Written exercise: Continue the forum thread on reading UWB channel impulse response data, starting after its last line.

--- start Selected excerpt ---

Change the code to allow more time to read the data. 
This may be as simple as increasing the timeouts and receive to transmit delay times for the relevant periods. Ideally you’d also restructure the code to only read the CIR data and buffer it, perform the rest of the UWB operations and only then process and output the buffered CIR data.
would it be wrong if i set the initiator to read just the CIR while the responder will shows just distance measureaments?
No, there is no requirement to calculate or display the distance as long as any required replies are sent correctly.
Perfect, another question since i modified the code with your indication to not display Tn values in the Print of the CIR.
Sometimes it happens between all the CIR values that i have this:
CIR_real_values
1
n 7 n o n n I+
CIR_imag_values
14
{“Addr”:“0x0001”,“Status”:“Ok”“D_cm”:54
}
CIR_real_values
-6 54 76 -2 24 -2 19 18 -27 34 39 62 49 42 23 -7 42 40 25 -42 -38 -10 27 4 7 39 25 9 4 35 15 12 3 33 36 42 -13 -39 -14 20 19 32 17 21 5 60 4 3 -6 30 88 37 34 14 -18 5 28 34 18 0 -17 -4 19 29 21 9 29 -6 22 3 12 -1 6 24…
I’m worried about that n 7 n o n n I+
Do you have any suggest?
Do you still have the line:
reporter_instance.print(strcat(CIR_string_real, "\n"), 50);
in the code?

--- end Selected excerpt ---
--- start Supplied material ---

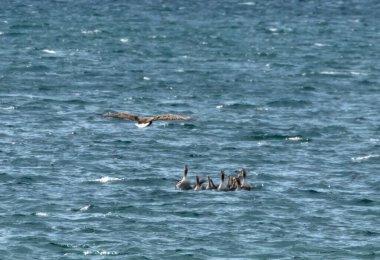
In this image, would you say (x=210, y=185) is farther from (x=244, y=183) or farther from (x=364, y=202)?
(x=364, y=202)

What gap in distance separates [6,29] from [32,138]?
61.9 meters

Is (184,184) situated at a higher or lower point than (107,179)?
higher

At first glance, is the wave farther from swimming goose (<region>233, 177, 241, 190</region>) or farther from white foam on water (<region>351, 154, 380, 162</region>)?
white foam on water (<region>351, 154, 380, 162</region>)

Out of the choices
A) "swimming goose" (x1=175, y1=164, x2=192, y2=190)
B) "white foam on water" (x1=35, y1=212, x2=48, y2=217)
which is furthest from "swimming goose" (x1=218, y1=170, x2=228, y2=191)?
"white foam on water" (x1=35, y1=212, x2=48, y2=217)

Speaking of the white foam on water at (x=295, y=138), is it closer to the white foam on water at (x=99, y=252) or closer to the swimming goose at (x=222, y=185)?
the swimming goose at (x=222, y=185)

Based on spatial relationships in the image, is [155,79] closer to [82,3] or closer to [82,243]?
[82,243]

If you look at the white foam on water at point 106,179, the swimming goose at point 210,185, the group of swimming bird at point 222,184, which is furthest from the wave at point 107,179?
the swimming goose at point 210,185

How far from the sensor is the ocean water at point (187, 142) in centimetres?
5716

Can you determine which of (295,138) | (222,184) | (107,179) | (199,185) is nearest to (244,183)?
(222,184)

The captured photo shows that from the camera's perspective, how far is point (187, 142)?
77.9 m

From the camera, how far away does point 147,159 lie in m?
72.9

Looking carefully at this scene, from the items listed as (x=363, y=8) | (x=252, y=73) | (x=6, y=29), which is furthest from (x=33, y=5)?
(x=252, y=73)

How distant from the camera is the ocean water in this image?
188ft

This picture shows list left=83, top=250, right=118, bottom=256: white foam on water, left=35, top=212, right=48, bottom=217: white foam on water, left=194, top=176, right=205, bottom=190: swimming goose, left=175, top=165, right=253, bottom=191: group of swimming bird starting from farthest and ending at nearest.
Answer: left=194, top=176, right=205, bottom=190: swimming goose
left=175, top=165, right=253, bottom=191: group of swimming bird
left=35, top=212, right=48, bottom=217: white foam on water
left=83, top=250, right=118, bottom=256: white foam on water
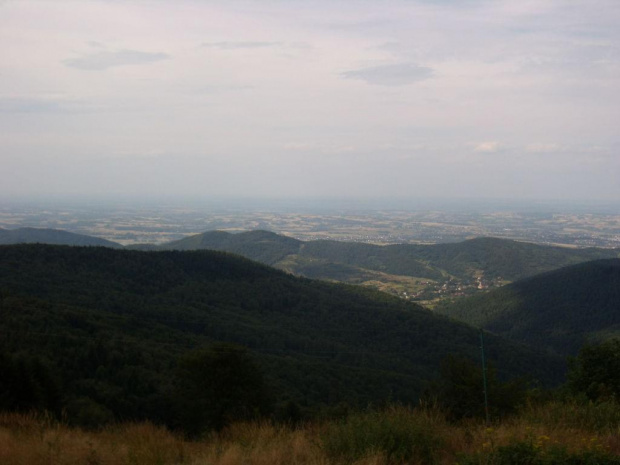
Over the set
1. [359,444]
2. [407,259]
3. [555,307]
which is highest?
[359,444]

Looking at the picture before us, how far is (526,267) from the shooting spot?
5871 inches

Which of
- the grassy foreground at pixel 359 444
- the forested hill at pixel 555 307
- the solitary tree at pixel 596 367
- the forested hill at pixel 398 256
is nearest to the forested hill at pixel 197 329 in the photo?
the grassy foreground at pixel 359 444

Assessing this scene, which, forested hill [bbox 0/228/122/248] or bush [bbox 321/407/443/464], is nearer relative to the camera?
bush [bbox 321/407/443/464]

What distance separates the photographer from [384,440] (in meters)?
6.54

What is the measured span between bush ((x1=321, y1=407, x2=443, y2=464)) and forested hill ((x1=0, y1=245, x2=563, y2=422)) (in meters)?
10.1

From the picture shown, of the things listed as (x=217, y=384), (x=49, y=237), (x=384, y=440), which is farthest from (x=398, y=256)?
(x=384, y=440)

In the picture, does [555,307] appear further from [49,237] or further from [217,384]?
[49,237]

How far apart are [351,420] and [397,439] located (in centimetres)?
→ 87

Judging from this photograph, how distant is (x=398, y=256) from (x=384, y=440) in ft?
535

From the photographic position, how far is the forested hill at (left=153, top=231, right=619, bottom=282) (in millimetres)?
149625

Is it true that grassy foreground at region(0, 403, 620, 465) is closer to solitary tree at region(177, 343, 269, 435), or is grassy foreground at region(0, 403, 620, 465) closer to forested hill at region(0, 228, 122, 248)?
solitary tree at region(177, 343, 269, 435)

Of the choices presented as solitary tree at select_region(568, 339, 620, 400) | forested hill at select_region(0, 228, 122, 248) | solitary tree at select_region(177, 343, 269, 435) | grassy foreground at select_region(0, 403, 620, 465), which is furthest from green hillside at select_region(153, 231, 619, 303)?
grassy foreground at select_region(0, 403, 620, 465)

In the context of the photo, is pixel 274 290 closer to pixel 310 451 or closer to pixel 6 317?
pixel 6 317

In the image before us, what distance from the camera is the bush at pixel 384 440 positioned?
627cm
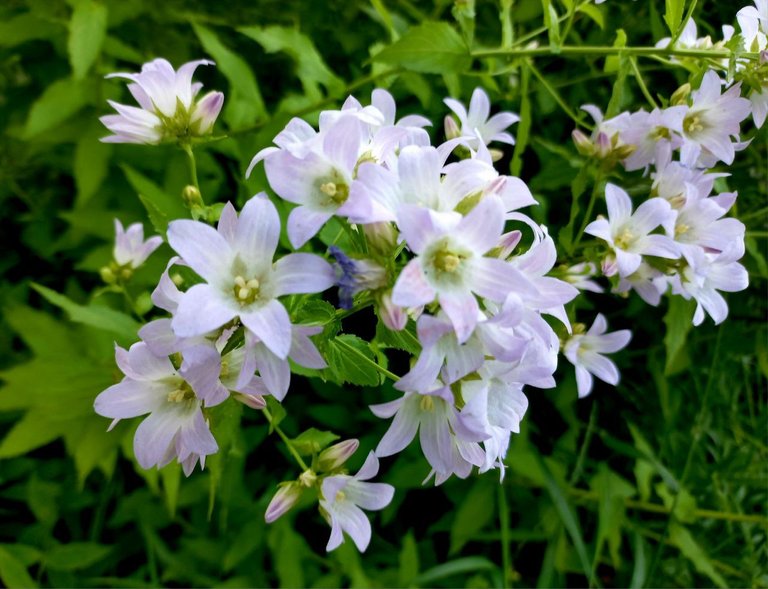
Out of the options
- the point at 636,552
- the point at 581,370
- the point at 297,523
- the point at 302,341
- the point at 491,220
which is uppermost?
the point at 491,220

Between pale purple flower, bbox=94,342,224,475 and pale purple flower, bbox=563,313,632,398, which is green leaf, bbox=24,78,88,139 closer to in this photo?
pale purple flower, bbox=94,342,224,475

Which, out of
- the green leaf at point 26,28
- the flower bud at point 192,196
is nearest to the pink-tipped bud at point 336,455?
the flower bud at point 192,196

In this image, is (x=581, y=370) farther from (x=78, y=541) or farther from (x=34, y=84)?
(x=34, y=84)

--- end Supplied material ---

Answer for the task:
Because if you do that’s printing 50 characters out no matter how long the meaningful data is.
reporter_instance.print("\nCIR_real_values\n", 17);
int len = 0;
for (int i = 0; i < CIR_length; i++) {
int len = snprintf(CIR_string_real,10, "%ld ", (realSample[i]));
reporter_instance.print(CIR_string_real, len); //A vs OR reporter_instance.print(CIR_string_real, 10)
}
reporter_instance.print("\nCIR_imag_values\n", 17);
len = 0;
for (int i = 0; i < CIR_length; i++) {
int len = snprintf(CIR_string_imag,10, "%ld ", (imagSample[i]));
reporter_instance.print(CIR_string_imag, len); //Antonello VS oR reporter_instance.print(CIR_string_imag, 10);
}
reporter_instance.print("\n", 1);
reporter_instance.print("\nCIR_real_values\n", 17);
reporter_instance.print(strcat(CIR_string_real, "\n"), 50);
reporter_instance.print("\nCIR_imag_values\n", 17);
reporter_instance.print(strcat(CIR_string_imag, "\n"), 50);
should i modify the last lines where i have “,50” as well?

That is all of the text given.